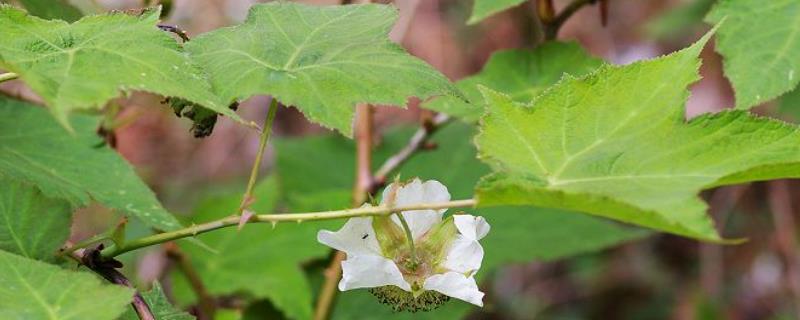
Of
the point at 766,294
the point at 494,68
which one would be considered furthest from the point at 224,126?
the point at 494,68

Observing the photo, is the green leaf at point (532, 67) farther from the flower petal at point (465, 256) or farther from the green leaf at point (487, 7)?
the flower petal at point (465, 256)

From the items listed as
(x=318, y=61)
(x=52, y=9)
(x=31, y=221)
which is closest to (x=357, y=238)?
(x=318, y=61)

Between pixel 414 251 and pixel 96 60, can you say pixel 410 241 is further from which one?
pixel 96 60

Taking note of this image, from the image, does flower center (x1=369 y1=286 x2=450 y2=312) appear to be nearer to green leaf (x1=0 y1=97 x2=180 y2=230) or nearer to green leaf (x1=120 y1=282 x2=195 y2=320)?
green leaf (x1=120 y1=282 x2=195 y2=320)

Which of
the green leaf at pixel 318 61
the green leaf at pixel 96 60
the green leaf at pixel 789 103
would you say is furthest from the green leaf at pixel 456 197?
the green leaf at pixel 96 60

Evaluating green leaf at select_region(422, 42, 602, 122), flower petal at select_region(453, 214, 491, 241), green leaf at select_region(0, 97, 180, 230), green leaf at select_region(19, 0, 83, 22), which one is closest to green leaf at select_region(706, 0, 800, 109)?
green leaf at select_region(422, 42, 602, 122)

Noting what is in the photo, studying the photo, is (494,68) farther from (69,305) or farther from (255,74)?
(69,305)
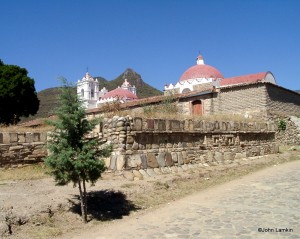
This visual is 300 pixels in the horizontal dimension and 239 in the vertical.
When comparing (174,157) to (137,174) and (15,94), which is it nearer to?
(137,174)

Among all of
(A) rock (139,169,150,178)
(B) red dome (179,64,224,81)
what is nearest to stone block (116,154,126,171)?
(A) rock (139,169,150,178)

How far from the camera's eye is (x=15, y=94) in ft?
106

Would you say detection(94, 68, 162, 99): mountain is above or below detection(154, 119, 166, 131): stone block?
above

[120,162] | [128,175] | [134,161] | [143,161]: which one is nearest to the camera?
[128,175]

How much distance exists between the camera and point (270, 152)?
16.8 meters

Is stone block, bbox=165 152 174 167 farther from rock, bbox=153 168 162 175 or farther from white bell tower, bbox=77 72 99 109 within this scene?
white bell tower, bbox=77 72 99 109

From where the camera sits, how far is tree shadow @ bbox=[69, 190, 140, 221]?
7.05 meters

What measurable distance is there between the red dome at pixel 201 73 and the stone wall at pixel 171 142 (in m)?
16.0

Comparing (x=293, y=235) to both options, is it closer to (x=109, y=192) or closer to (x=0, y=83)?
(x=109, y=192)

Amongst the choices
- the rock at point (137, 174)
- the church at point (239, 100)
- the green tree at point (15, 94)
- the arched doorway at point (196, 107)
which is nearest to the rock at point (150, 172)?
the rock at point (137, 174)

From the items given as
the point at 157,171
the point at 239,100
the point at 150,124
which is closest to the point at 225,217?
the point at 157,171

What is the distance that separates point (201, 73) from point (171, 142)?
21.0m

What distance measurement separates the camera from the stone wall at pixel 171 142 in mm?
9875

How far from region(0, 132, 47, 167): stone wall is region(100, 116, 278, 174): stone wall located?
1986 mm
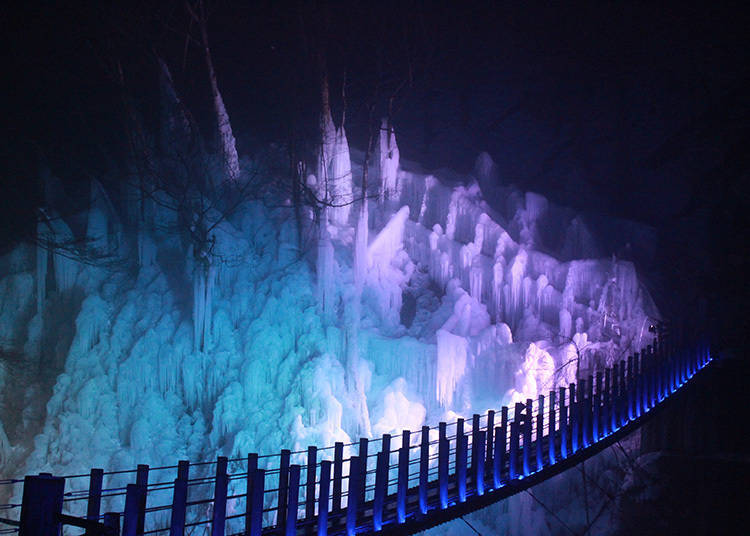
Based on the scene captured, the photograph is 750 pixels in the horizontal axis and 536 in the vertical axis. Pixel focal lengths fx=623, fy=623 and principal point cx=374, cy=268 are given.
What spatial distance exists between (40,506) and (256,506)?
1.53 meters

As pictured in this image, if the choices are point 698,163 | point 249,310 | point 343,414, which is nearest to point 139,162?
point 249,310

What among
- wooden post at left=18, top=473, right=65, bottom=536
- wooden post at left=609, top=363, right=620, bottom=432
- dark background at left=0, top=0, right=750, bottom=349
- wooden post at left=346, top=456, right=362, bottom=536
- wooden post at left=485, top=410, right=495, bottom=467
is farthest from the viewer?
dark background at left=0, top=0, right=750, bottom=349

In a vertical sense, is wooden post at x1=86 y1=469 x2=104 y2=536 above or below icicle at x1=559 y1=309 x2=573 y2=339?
below

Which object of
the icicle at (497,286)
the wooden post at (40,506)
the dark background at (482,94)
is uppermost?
the dark background at (482,94)

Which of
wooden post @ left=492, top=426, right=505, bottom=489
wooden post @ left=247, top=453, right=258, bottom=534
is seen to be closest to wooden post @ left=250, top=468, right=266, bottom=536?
wooden post @ left=247, top=453, right=258, bottom=534

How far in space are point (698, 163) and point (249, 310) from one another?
1150cm

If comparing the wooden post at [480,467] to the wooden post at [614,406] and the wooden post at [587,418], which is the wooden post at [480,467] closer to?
the wooden post at [587,418]

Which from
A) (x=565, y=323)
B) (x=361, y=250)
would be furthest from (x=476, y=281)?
(x=361, y=250)

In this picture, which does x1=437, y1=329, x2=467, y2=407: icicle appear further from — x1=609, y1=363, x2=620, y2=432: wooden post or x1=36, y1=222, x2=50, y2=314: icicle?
x1=36, y1=222, x2=50, y2=314: icicle

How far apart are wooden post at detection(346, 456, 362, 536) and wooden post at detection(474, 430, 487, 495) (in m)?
1.61

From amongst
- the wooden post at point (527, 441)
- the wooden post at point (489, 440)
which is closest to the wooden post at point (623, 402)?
the wooden post at point (527, 441)

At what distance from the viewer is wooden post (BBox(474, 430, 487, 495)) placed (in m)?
6.14

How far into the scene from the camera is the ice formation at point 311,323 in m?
9.24

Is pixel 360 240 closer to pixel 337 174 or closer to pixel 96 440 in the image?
pixel 337 174
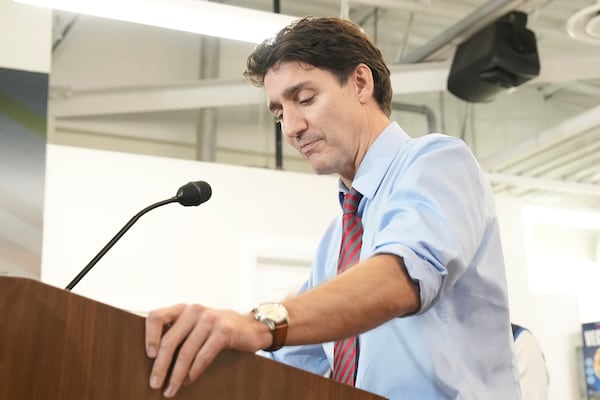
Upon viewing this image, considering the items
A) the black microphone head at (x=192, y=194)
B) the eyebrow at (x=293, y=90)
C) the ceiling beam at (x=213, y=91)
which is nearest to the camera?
the eyebrow at (x=293, y=90)

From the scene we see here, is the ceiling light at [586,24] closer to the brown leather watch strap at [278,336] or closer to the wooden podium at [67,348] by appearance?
the brown leather watch strap at [278,336]

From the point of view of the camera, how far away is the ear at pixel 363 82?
1514 millimetres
++++++
**TASK TO CARRY OUT**: Reproduce the entire listing above verbatim, from its first line through its last, omitting the pictures.

**FULL ANSWER**:
Of
the point at 766,294
the point at 494,68
which one would be considered furthest from the point at 224,126?
the point at 494,68

Observing the photo, is the green leaf at point (532, 67) farther from the flower petal at point (465, 256) or farther from the green leaf at point (487, 7)?
the flower petal at point (465, 256)

From the items listed as
(x=318, y=61)
(x=52, y=9)
(x=31, y=221)
which is closest to (x=357, y=238)?
(x=318, y=61)

Between pixel 414 251 and pixel 96 60, can you say pixel 410 241 is further from which one?
pixel 96 60

Taking note of this image, from the image, does flower center (x1=369 y1=286 x2=450 y2=312) appear to be nearer to green leaf (x1=0 y1=97 x2=180 y2=230) or nearer to green leaf (x1=120 y1=282 x2=195 y2=320)?
green leaf (x1=120 y1=282 x2=195 y2=320)

Which of
the green leaf at pixel 318 61
the green leaf at pixel 96 60
the green leaf at pixel 789 103
would you say is furthest from the green leaf at pixel 456 197?
the green leaf at pixel 96 60

Evaluating green leaf at select_region(422, 42, 602, 122), flower petal at select_region(453, 214, 491, 241), green leaf at select_region(0, 97, 180, 230), green leaf at select_region(19, 0, 83, 22), which one is closest to green leaf at select_region(706, 0, 800, 109)?
green leaf at select_region(422, 42, 602, 122)

Noting what is in the photo, studying the photo, is (494,68) farther from (69,305) or farther from (255,74)?
(69,305)
This visual is 300 pixels in the horizontal dimension and 239 in the vertical.
When comparing (174,157) to (137,174) and (15,94), which is it nearer to?
(137,174)

Among all of
(A) rock (139,169,150,178)
(B) red dome (179,64,224,81)
what is nearest to stone block (116,154,126,171)?
(A) rock (139,169,150,178)

How far from the camera's eye is (x=15, y=94) in ft?
106

Would you say detection(94, 68, 162, 99): mountain is above or below detection(154, 119, 166, 131): stone block?
above

[120,162] | [128,175] | [134,161] | [143,161]: which one is nearest to the camera?
[128,175]

How much distance exists between the camera and point (270, 152)?
16.8 meters

Is stone block, bbox=165 152 174 167 farther from rock, bbox=153 168 162 175 or farther from white bell tower, bbox=77 72 99 109 within this scene?
white bell tower, bbox=77 72 99 109

From where the camera sits, how far is tree shadow @ bbox=[69, 190, 140, 221]?
7.05 meters

What measurable distance is there between the red dome at pixel 201 73 and the stone wall at pixel 171 142 (in m)?
16.0

Comparing (x=293, y=235) to both options, is it closer to (x=109, y=192) or closer to (x=0, y=83)?
(x=109, y=192)

Amongst the choices
- the rock at point (137, 174)
- the church at point (239, 100)
- the green tree at point (15, 94)
- the arched doorway at point (196, 107)
which is nearest to the rock at point (150, 172)?
the rock at point (137, 174)

From the items given as
the point at 157,171
the point at 239,100
the point at 150,124
which is closest to the point at 225,217?
the point at 157,171

What is the distance that separates point (201, 73) from point (171, 142)?
21.0m

What distance measurement separates the camera from the stone wall at pixel 171 142 in mm?
9875

How far from region(0, 132, 47, 167): stone wall is region(100, 116, 278, 174): stone wall located?
1986 mm
Based on the scene captured, the photograph is 750 pixels in the horizontal axis and 536 in the vertical axis. Pixel focal lengths fx=623, fy=623 and principal point cx=374, cy=268 are given.
What spatial distance exists between (40,506) and (256,506)?
1.53 meters

As pictured in this image, if the choices are point 698,163 | point 249,310 | point 343,414, which is nearest to point 139,162?
point 249,310

What among
- wooden post at left=18, top=473, right=65, bottom=536
- wooden post at left=609, top=363, right=620, bottom=432
- dark background at left=0, top=0, right=750, bottom=349
- wooden post at left=346, top=456, right=362, bottom=536
- wooden post at left=485, top=410, right=495, bottom=467
is farthest from the viewer?
dark background at left=0, top=0, right=750, bottom=349

In a vertical sense, is wooden post at x1=86 y1=469 x2=104 y2=536 above or below icicle at x1=559 y1=309 x2=573 y2=339?
below

Which object of
the icicle at (497,286)
the wooden post at (40,506)
the dark background at (482,94)
is uppermost?
the dark background at (482,94)

Which of
wooden post @ left=492, top=426, right=505, bottom=489
wooden post @ left=247, top=453, right=258, bottom=534
is seen to be closest to wooden post @ left=250, top=468, right=266, bottom=536?
wooden post @ left=247, top=453, right=258, bottom=534

How far in space are point (698, 163) and point (249, 310) from one another?
1150cm

If comparing the wooden post at [480,467] to the wooden post at [614,406] and the wooden post at [587,418], which is the wooden post at [480,467] closer to?
the wooden post at [587,418]

Which from
A) (x=565, y=323)
B) (x=361, y=250)
would be furthest from (x=476, y=281)?
(x=361, y=250)

In this picture, which does x1=437, y1=329, x2=467, y2=407: icicle appear further from — x1=609, y1=363, x2=620, y2=432: wooden post or x1=36, y1=222, x2=50, y2=314: icicle?
x1=36, y1=222, x2=50, y2=314: icicle

How far apart are wooden post at detection(346, 456, 362, 536) and wooden post at detection(474, 430, 487, 495) (in m)?
1.61

From amongst
- the wooden post at point (527, 441)
- the wooden post at point (489, 440)
which is closest to the wooden post at point (623, 402)?
the wooden post at point (527, 441)

At what distance from the viewer is wooden post (BBox(474, 430, 487, 495)) placed (in m)?
6.14

How far into the scene from the camera is the ice formation at point 311,323 in m?
9.24

Is pixel 360 240 closer to pixel 337 174 or closer to pixel 96 440 in the image?
pixel 337 174
Upon viewing this image, considering the items
A) the black microphone head at (x=192, y=194)
B) the eyebrow at (x=293, y=90)
C) the ceiling beam at (x=213, y=91)
which is nearest to the camera?
the eyebrow at (x=293, y=90)

From the scene we see here, is the ceiling light at [586,24] closer to the brown leather watch strap at [278,336] or closer to the wooden podium at [67,348] by appearance?
the brown leather watch strap at [278,336]

From the point of view of the camera, how far away is the ear at pixel 363 82?
1514 millimetres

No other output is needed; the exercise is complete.